Mara was on her knees, studying the scattered bones and trying to visualize what the owner of the charric might have looked like, when she felt the faint and distant sensation.
She paused, closing her eyes as she stretched out to the Force. Bits and pieces flowed into focus—fear, surprise, anger, violence—then flowed away again into the general roiling fog. She worked harder at it, trying to pull back from the details to get a bigger picture.
The larger view refused to come, and a moment later the sensation itself faded into the darkness and dust and ancient bones. But that moment had been enough.
Somewhere nearby, someone had died. Violently.
She opened her eyes and looked at Luke. His eyes were still closed, his mouth tight as he, too, chased after the last wisps of the vision. She waited, fingering her lightsaber and fighting for patience, until he too had lost the contact. "How many?" she asked.
"Several," he said, climbing hastily to his feet. "No injuries, either, just deaths. Quick ones, too, as if the victims were ambushed."
"You think it's real, then?" Mara asked as they headed back across the bridge and into the monitor anteroom. "I mean, it couldn't have been something from the past, could it?"
"You mean like an echo of what happened to Outbound Flight fifty years ago?" Luke shook his head. "No. One of us might possibly pick up something like that, but not both of us at the same time. No, this was real, and it happened just now."
They had to do some climbing through the rubble at the bottom of the turbolift shaft in order to reach their car, but they'd made sure to leave adequate hand- and footholds, and within a few minutes they were once again inside. "Were you able to tell where it happened?" Mara asked as the car began moving sluggishly upward.
"No," Luke said. "Someplace above us, but it all went by too quickly to pin it down any better than that. You?"
Mara shook her head. "All I could tell was that the deaths didn't seem human, somehow."
"Really," Luke said, looking at her thoughtfully. "Interesting. I had something of that same feeling, but I couldn't decide whether that part was real or just the fact that there are so many Chiss and Geroons around."
"Or maybe it was a little of both," Mara said. "If someone decided to start shooting at Jinzler or the Five-Oh-First, they wouldn't be likely to let Formbi and Bearsh just walk away."
The car lumbered to a halt in the storage core. "Where exactly are we headed?" Mara asked as they hurried through the silent storage rooms.
"We'll try the turbolift Fel and the stormtroopers used to go to D-Six," Luke said over his shoulder. "We should be able to reach either D-Six or D-Five with that one."
"Yes, that part I'd already figured out," Mara said. "I was asking which of the two Dreadnaughts you think we should start with."
"I don't know," Luke said as they reached the turbolift lobby where they'd taken their leave of the Imperials. "Fel went to D-Six; Jinzler and Formbi are probably on D-Five.

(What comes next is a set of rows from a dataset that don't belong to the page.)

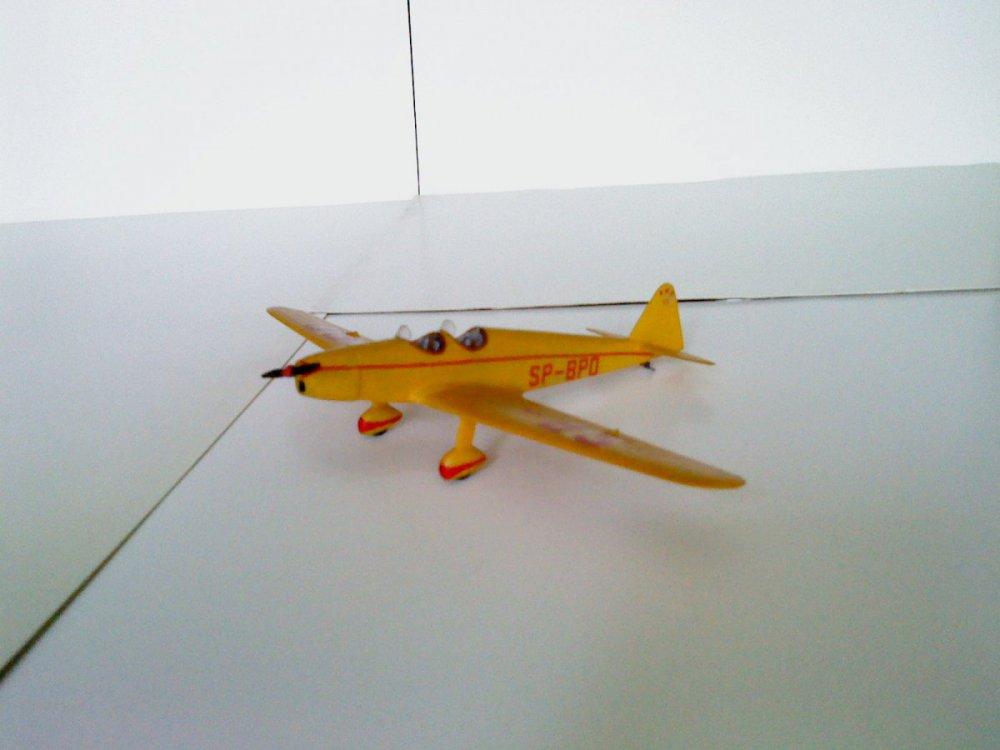 RWD-23.JPG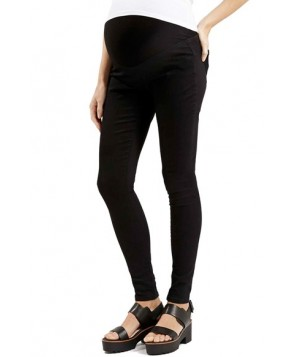 Topshop Moto 'Joni' Over-The-Bump Skinny Maternity Jeans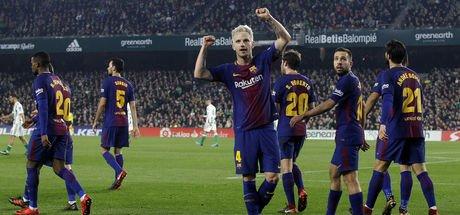 Barcelona: 5 - Real Betis: 0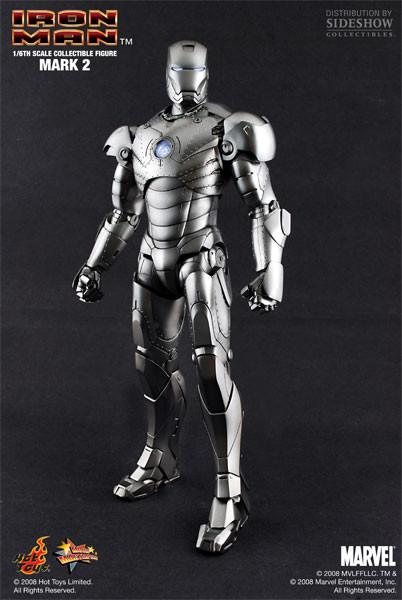 Iron Man Mark II Las armaduras de Iron Man desde la Mark I hasta la Mark VII de The Avengers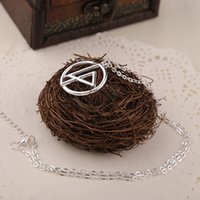 band groups - 2016 Rock band linkin park necklaces silvering group logo pendants necklace for fans link chain fashion jewelry ZJ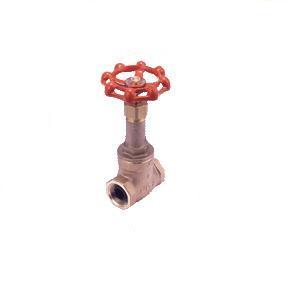 【ポイント10倍】 キッツ ゲートバルブ 10K LNH 25A(1B)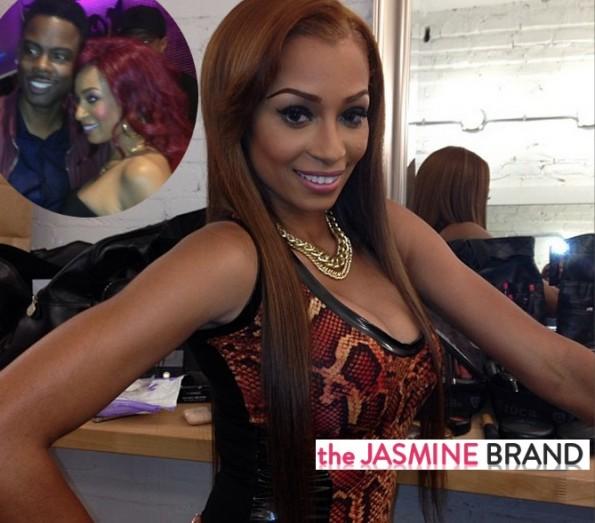 karlie redd-new movie with chris rock-the jasmine brand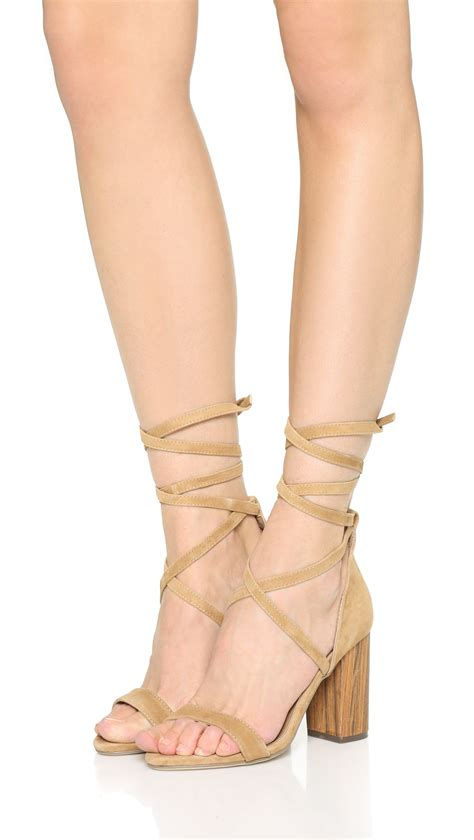 Lyst - RAYE Layla Lace Up Sandals in Natural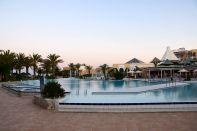 Hasdrubal Thalassa Pool Sunset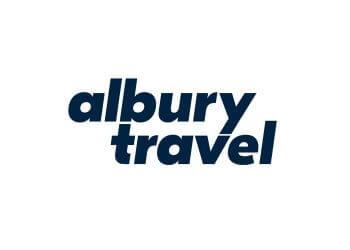 Albury Travel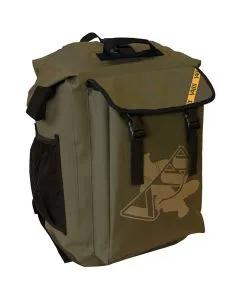 Vass Dry Fishing Ruck Sack Edition 3 Khaki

Pick one."
The turbolift door slid halfway open and stopped. "Let's make it D-Five," Mara decided as they squeezed inside. "Even with three Chiss warriors along, the civilians are likely to be harder pressed if things have gotten messy."
"Sounds good," Luke said. Using the Force to pull the doors at least partially closed, he tapped the key for D-5.
The car didn't move.
"Uh-oh," he said, trying the key again. Still nothing.
"Terrific," Mara growled, pulling out her comlink. A quick on-off showed that the jamming was still in place. "Well, so much for the easy approach," she said. "Looks like our choices are to climb the shaft or head aft and hope the turbolifts back there are still working."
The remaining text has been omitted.